No dejará indiferente a nadie Ivo Pogorelich (DG, 1997): Acomete una redefinición intelectual y sofisticada (¿herética?) de los valores interpretativos de la obra que le conduce a un planteamiento personal e intransferible, con abruptos contrastes dinámicos y prolongadas pausas, un manejo suavísimo de la mano izquierda, una riqueza de la paleta sonora, una pasmosa capacidad para dibujar gran variedad de ambientes sonoros y expresivos, ¡qué prodigio de articulación y belleza de sonido! Tempi admirablemente ingrávidos y dolorosos en el Viejo Castillo y Catacumbas, seguidas de una Con mortuis in lingua mortua insuperable, con el trémolo que hace la mano derecha cual oscilación hipnótica. Perfecto el modo en el que acomete la indicación "perdendosi" en Bydlo, que nunca ha sonado tan contundentemente ruso. Deliciosamente cantarín en el Ballet de los Pollos, donde ejecuta una sorprendente secuencia de pedal. Ritmo sutil en Judíos y contagioso en Limoges. Hace gala de una increíble técnica en la trepidante y feroz Baba-Yaga y la majestuosa Gran Puerta. Toma sonora de inverosímil claridad, presencia y dinámica. In-dis-pen-sa-ble.

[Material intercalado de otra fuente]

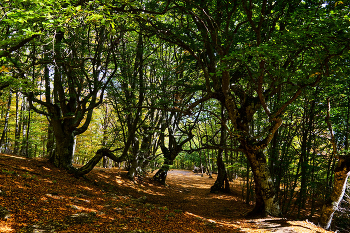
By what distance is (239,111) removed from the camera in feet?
26.5

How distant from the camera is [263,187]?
738cm

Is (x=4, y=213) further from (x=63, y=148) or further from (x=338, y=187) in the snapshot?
(x=338, y=187)

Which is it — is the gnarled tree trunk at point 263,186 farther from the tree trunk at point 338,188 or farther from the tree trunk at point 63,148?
the tree trunk at point 63,148

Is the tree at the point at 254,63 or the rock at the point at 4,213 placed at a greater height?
the tree at the point at 254,63

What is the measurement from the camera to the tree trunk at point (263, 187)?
735cm

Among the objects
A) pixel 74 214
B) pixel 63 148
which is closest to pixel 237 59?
pixel 74 214

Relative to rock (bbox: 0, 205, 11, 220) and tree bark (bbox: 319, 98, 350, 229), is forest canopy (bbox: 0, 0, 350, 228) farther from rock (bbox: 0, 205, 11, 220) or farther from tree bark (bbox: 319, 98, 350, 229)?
rock (bbox: 0, 205, 11, 220)

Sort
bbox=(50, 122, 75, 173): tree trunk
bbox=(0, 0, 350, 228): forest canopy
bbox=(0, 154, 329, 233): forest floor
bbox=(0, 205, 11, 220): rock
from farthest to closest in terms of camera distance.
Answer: bbox=(50, 122, 75, 173): tree trunk, bbox=(0, 0, 350, 228): forest canopy, bbox=(0, 154, 329, 233): forest floor, bbox=(0, 205, 11, 220): rock

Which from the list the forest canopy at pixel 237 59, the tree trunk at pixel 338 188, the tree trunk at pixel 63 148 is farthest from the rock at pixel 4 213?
the tree trunk at pixel 338 188

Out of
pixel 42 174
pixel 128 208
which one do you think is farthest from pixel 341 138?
pixel 42 174

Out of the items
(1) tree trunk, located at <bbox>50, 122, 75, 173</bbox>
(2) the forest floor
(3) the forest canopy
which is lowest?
(2) the forest floor

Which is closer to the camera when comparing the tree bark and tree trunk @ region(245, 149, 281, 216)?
the tree bark

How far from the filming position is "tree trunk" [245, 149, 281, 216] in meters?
7.35

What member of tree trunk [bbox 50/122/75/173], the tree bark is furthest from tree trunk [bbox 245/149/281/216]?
tree trunk [bbox 50/122/75/173]
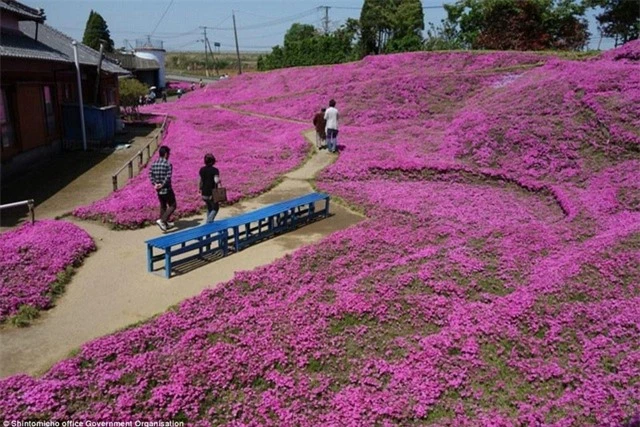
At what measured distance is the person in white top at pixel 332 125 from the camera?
21078mm

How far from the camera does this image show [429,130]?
82.1 ft

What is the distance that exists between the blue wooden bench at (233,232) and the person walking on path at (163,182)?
88cm

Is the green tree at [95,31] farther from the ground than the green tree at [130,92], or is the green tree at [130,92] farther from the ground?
the green tree at [95,31]

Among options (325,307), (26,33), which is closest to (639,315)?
(325,307)

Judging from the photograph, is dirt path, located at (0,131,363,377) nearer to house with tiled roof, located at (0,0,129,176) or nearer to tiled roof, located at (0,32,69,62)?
tiled roof, located at (0,32,69,62)

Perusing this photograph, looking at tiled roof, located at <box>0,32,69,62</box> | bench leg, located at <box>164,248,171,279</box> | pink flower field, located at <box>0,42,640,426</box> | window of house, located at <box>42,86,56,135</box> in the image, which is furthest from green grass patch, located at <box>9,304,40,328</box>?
window of house, located at <box>42,86,56,135</box>

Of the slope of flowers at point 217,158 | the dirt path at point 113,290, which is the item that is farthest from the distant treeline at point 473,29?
the dirt path at point 113,290

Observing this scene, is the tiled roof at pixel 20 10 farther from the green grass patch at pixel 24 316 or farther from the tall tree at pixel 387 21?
the tall tree at pixel 387 21

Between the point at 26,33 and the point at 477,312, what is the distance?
24615 mm

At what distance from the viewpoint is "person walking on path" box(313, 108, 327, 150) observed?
2205cm

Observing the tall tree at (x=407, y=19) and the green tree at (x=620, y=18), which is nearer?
the green tree at (x=620, y=18)

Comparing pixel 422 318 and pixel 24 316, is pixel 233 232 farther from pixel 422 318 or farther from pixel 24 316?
pixel 422 318

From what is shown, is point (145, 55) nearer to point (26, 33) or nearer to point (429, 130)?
point (26, 33)

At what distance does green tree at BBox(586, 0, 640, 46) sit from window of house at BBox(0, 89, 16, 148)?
44.5 meters
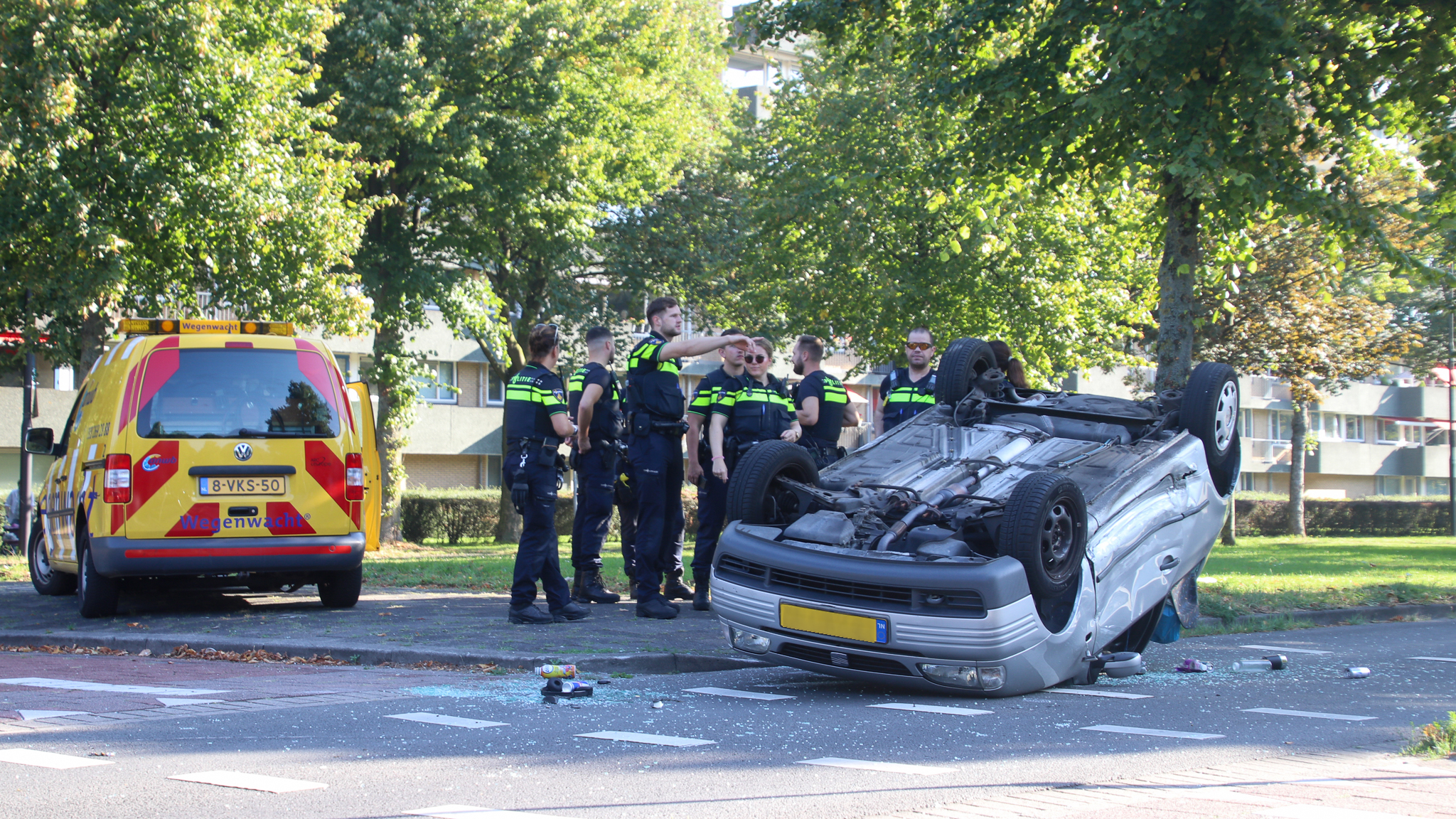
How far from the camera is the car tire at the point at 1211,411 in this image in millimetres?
8180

De académica, clara y precisa, podemos calificar la versión de Evgeny Kissin (RCA, 2001). Excelente la ostinata decadencia del Viejo Castillo, cuyo rubato genera una inesperada tensión, sonando muy ibérico (Albéniz); si las escalas ascendentes que simbolizan las carreras de los niños están ejemplarmente resueltas en Tullerias, en Bydlo sigue al pie de la letra la indicación “con tutta forza”, un verdadero y masivo peso pesado. El Ballet de los Pollos se lleva a velocidad de vértigo, pero con gran suavidad, iluminando la línea del bajo. El comienzo de los Judíos rebosa de un inmenso rubato. Se lanza a través del mercado de Limoges a tumba abierta, siguiendo todas las apabullantes indicaciones de dinámica y articulación escritas por Mussorgsky. Tras el trepidante inicio de Baba-Yaga, la Gran Puerta resulta digna y educada, pero oscura y sin brillantez.








Otras versiones comparadas han sido las de Fircusny (Orfeo, 1957) que ofrece sensación de cierto apresuramiento, curiosas retenciones en Gnomos; sin la pausa necesaria en Judíos. Sonido metálico, enfermo; Nikita Magaloff (Carrere, 1978) gris, a pesar de la brillante ejecución. Sonido sólo suficiente, resonando en exceso el arco metálico del piano; Misha Dichter (Philips, 1982) distinguido y ligero; la lentitud exagerada de Valery Afanassiev (Denon, 1991), recreándose en la riqueza tímbrica de las notas sostenidas, ofende el sentido melódico. Grabación fría; Andreï Vieru (Harmonia Mundi, 1996) resulta monótono y relamido, sin explotar los barbarismos que hay en la partitura; Pyotr Dmitriev (Mystery, 2003) es atroz, rotundo, amenazante en la pulsación masiva: si los pp suenan ya realmente intensos, en los ff parece que uno tiene la cabeza dentro de la caja de resonancia y se escucha como vibran por simpatía el resto de las cuerdas; si tiene usted un piano a mano haga la prueba (ya verá, ya). Fuera de concurso se presenta la desigual adaptación de Jean Guillou (Dorian, 1989) al imponente órgano del Tonhalle de Zurich. La curiosísima utilización de los registros abre una nueva vía de conocimiento. Si impresionantes aparecen las Catacumbas, Baba-Yaga estremece el espíritu. Sin embargo, la dificultad de la reproducción del órgano es una circunstancia especial de esta grabación y que requiere tanto un formidable equipo, como, sobre todo, una sala de audición de tamaño mayúsculo para intentar recuperar los graves abisales.